I'm following this blog post to create a runtime environment using Docker for use with AWS Lambda. I'm creating a layer for using with Python 3.8:
docker run -v "$PWD":/var/task "lambci/lambda:build-python3.8" /bin/sh -c "pip install -r requirements.txt -t python/lib/python3.8/site-packages/; exit"

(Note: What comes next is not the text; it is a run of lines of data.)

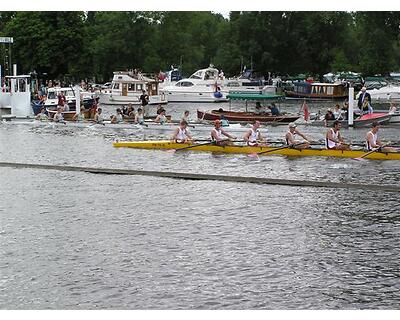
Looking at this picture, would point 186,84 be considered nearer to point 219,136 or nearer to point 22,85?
point 22,85

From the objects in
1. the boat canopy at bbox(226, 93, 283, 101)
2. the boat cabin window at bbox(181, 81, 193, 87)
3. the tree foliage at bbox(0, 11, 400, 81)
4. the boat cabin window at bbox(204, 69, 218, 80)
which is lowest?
the boat canopy at bbox(226, 93, 283, 101)

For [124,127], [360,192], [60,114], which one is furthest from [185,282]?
[60,114]

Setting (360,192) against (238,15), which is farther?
(238,15)

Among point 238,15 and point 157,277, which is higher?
point 238,15

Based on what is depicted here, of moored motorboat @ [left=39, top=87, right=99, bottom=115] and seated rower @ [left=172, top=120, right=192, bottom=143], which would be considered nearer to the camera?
seated rower @ [left=172, top=120, right=192, bottom=143]

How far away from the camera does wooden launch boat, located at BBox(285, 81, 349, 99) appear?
76875mm

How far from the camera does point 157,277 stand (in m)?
15.5

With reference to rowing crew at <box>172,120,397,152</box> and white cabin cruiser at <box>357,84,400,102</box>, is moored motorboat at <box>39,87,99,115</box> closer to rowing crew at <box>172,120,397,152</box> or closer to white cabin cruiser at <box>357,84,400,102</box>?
rowing crew at <box>172,120,397,152</box>

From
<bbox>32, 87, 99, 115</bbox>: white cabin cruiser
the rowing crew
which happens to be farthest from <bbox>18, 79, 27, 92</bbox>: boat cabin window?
the rowing crew

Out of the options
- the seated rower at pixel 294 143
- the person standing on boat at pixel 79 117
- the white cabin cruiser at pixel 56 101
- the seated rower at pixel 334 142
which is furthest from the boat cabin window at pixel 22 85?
the seated rower at pixel 334 142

And then archiving the layer as zip: zip -9 -r mylayer.zip python
All standard so far. The problem arises in the .zip
size, which is > 250mb and so creates the following error in Lambda: Failed to create layer version: Unzipped size must be smaller than 262144000 bytes
.
Here's my requirements.txt
:
s3fs
scrapy
pandas
requests
I'm including s3fs
since I get the following error when trying to save a parquet file to an S3 bucket using pandas: [ERROR] ImportError: Install s3fs to access S3
. This problem is that including s3fs
massively increases the layer size. Without s3fs
the layer is < 200mb unzipped.
My most direct question would be: How can I reduce the layer size to < 250mb while still using Docker and keeping s3fs
in my requirements.txt
? I can't explain the 50mb+ difference, especially since s3fs
< 100kb on PyPi.
Finally, for those questioning my use of Lambda with Scrapy: my scraper is trivial, and spinning up an EC2 instance would be overkill.